## LIST OF TASKS
- A) According to the commuter rail article, what is Chicago's Metra sending to residents who recently moved into its suburban service area?
- B) Reproduce word for word the part of the commuter rail article starting at "Many commuter rail" and ending at "rides for children.".
- C) Using the commuter rail article, decide whether each statement agrees with it. Answer yes or no for each, and quote the words that decide it.
(i) Long-distance rail systems have kept much of their pre-pandemic ridership.
(ii) New Jersey Transit presents its commuter trains and buses as a convenient way to reach Manhattan's entertainment.
(iii) Some commuter rail systems offer free rides for children to attract weekend customers.

## PASSAGE FOR REVIEW
***

Hybrid work schedules force commuter rail systems to think beyond office worker - The Washington Post

Hybrid work schedules force commuter rail systems to think beyond office worker – The Washington Post

Across the country, city transit lines that serve lower-income riders without vehicle access or who work in health care, retail and other jobs that can’t be done from afar have retained much of their pre-pandemic ridership, experts say. Meanwhile, long-distance systems have lagged, as the bulk of their more affluent customers with more flexible desk jobs continue to telework or turn to driving.

Chicago’s Metra commuter rail system is sending free fare cards to residents who recently moved into its suburban service area. New Jersey Transit is touting its commuter trains and buses as a convenient ride to Manhattan’s entertainment and a more flexibly priced commuting option for the city’s stage, restaurant and hotel workers.

Many commuter rail systems have started offering discounts to less frequent commuters as an alternative to the traditional monthly pass. Some are adjusting to more flexible work schedules and targeting nonwork trips by moving rush-hour trains to all-day service. Others are trying to lure weekend customers with flat fares and free rides for children.

***

## EXTRACTED INFORMATION
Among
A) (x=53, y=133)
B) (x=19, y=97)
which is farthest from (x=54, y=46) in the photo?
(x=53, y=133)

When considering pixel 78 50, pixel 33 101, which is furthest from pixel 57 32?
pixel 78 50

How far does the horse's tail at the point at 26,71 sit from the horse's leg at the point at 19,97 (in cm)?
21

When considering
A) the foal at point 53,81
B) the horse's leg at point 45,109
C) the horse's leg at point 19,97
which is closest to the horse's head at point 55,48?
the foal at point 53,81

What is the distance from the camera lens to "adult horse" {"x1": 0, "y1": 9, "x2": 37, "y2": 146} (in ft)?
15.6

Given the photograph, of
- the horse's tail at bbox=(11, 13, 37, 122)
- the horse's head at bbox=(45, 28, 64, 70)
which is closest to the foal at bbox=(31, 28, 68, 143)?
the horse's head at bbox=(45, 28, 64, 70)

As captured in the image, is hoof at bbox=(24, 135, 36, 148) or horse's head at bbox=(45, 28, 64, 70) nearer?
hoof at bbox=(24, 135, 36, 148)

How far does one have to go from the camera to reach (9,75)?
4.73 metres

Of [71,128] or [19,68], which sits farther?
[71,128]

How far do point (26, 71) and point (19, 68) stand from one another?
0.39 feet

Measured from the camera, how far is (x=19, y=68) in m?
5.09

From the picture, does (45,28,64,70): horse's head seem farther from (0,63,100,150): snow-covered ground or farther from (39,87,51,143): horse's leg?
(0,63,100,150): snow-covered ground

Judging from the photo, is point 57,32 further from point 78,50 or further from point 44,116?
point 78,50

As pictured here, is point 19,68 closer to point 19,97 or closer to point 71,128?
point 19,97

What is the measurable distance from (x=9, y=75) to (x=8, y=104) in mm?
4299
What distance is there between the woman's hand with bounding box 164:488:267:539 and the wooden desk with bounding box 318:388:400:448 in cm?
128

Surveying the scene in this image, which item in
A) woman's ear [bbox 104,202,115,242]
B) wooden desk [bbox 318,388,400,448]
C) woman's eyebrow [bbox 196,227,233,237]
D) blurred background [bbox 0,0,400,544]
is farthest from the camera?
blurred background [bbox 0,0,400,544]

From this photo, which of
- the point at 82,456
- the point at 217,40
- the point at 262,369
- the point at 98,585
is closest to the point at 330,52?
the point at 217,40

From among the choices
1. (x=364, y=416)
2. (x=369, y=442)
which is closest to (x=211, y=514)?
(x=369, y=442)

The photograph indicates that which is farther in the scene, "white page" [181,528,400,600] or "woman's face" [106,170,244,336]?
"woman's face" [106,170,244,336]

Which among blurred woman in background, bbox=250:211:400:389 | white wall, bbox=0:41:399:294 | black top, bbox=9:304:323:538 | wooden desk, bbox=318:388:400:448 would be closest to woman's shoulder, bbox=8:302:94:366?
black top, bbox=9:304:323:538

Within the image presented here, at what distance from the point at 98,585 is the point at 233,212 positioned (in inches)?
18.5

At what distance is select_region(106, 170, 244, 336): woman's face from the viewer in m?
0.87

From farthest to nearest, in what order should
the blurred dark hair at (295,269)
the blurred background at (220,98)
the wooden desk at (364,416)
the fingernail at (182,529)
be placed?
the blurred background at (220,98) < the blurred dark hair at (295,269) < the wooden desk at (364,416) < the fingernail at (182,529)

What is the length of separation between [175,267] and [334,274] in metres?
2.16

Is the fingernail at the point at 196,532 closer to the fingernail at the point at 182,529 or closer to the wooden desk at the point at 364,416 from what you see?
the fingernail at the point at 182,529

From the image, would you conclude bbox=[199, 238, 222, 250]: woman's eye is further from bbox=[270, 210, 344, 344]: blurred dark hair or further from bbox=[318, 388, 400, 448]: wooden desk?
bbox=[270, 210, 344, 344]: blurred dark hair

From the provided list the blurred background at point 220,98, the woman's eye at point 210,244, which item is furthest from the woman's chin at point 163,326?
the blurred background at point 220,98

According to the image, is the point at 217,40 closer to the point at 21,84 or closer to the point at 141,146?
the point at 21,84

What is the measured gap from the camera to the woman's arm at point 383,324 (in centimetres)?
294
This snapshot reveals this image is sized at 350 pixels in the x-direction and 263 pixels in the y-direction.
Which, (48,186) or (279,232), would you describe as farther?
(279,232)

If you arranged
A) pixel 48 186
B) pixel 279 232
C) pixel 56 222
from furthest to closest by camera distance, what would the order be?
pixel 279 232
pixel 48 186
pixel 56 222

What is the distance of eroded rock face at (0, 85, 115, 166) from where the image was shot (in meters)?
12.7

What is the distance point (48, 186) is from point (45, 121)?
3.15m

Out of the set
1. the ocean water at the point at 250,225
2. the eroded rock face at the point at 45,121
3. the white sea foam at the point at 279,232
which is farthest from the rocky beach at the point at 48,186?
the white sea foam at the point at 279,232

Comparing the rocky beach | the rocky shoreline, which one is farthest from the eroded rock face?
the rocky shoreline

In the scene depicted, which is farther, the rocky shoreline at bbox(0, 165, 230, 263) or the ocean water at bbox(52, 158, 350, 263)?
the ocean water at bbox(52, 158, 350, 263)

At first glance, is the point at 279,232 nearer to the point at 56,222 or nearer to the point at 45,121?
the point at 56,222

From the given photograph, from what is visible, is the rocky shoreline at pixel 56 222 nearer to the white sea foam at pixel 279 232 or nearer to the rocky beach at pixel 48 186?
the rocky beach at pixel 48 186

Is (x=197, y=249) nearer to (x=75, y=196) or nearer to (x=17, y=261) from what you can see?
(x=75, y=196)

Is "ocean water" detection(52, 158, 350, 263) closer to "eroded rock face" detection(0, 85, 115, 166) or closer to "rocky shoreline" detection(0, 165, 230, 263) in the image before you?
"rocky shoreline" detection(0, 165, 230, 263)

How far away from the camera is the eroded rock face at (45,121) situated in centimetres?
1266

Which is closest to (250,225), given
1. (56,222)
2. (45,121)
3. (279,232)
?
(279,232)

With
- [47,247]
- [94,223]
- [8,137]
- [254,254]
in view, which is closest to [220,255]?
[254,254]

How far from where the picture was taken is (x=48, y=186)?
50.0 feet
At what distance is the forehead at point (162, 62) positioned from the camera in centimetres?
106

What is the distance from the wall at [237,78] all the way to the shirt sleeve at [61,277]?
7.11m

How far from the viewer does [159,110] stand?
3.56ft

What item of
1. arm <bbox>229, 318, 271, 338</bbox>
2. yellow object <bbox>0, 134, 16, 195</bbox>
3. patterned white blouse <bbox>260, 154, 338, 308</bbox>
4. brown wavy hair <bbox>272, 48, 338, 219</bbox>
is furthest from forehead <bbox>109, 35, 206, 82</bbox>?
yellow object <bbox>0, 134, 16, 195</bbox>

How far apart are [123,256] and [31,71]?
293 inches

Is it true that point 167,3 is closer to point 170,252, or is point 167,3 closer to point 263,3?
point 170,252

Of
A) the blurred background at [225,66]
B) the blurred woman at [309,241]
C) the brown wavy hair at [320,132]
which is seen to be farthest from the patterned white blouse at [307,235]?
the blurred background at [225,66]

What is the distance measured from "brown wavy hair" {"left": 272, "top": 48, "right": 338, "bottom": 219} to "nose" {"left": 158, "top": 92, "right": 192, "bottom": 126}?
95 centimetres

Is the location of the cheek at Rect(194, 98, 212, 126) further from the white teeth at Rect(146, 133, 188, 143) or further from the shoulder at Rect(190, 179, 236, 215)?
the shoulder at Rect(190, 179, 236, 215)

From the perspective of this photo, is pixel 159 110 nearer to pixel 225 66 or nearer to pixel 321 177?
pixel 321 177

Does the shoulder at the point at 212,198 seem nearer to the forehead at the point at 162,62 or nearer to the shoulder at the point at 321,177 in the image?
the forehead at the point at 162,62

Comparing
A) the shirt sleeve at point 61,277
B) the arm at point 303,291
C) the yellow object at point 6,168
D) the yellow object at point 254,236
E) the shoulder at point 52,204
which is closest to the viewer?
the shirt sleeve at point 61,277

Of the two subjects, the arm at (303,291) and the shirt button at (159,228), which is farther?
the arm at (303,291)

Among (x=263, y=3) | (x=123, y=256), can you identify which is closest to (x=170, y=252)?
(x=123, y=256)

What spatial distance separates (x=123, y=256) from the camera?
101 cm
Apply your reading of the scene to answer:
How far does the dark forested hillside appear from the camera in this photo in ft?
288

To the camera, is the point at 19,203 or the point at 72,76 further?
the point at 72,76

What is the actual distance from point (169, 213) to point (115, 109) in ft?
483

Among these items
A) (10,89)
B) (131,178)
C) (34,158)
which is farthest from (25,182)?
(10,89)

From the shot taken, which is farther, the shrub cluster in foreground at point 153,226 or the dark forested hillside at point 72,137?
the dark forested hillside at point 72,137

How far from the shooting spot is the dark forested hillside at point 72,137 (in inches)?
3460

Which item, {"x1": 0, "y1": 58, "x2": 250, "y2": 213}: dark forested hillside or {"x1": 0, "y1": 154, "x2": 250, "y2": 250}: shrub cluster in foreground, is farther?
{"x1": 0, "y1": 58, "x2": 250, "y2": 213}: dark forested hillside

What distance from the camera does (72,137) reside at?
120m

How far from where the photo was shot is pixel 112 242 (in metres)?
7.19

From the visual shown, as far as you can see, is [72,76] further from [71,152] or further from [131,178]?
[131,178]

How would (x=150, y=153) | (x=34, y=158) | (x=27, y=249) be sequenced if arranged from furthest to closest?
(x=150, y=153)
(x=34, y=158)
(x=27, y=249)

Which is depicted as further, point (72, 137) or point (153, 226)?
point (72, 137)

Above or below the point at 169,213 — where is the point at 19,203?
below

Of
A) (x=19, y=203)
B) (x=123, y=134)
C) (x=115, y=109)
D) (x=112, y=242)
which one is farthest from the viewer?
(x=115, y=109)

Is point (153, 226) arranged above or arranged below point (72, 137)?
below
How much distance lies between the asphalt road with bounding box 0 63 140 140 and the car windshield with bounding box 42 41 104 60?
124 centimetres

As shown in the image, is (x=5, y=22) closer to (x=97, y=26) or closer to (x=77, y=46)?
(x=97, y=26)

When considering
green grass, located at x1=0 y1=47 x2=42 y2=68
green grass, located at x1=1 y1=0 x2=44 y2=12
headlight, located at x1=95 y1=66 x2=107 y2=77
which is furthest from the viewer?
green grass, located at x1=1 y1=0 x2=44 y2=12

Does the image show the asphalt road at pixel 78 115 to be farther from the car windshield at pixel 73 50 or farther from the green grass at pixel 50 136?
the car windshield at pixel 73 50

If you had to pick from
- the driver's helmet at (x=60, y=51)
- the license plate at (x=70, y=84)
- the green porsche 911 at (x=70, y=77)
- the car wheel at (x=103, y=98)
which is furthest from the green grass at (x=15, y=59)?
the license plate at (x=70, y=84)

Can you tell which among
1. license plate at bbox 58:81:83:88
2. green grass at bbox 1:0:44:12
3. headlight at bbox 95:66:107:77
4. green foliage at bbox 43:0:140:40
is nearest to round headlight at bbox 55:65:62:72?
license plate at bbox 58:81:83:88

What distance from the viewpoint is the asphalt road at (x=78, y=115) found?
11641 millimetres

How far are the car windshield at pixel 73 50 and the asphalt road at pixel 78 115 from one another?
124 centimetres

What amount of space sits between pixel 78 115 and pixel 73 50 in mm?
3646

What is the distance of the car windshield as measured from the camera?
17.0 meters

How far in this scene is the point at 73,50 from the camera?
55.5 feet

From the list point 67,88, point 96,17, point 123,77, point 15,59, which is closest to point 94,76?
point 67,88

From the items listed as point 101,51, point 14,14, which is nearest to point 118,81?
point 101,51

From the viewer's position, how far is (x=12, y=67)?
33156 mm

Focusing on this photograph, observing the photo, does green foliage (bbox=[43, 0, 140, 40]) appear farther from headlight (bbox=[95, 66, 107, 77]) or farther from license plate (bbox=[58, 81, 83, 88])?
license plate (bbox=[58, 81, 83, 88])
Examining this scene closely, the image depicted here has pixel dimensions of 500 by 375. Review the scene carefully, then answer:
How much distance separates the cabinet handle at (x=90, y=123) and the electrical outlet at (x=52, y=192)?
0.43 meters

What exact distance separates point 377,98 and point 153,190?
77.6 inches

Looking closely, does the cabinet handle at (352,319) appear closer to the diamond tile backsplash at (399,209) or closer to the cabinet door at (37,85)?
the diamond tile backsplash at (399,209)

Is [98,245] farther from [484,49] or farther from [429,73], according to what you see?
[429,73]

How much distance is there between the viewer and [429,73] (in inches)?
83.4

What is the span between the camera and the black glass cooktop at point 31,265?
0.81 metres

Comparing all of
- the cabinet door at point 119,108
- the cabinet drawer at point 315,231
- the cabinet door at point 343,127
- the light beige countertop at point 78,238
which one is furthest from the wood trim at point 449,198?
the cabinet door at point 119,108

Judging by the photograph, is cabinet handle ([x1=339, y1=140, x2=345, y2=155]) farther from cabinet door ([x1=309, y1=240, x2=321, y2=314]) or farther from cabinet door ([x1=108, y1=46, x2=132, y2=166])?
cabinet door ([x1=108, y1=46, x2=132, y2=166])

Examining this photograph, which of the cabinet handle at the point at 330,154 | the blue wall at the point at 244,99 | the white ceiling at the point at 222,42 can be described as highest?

***

## RESULTS BY TASK
- A) Free fare cards.

- B)
Many commuter rail systems have started offering discounts to less frequent commuters as an alternative to the traditional monthly pass. Some are adjusting to more flexible work schedules and targeting nonwork trips by moving rush-hour trains to all-day service. Others are trying to lure weekend customers with flat fares and free rides for children.

- C)
(i) No: "Meanwhile, long-distance systems have lagged"
(ii) Yes: "New Jersey Transit is touting its commuter trains and buses as a convenient ride to Manhattan’s entertainment"
(iii) Yes: "Others are trying to lure weekend customers with flat fares and free rides for children."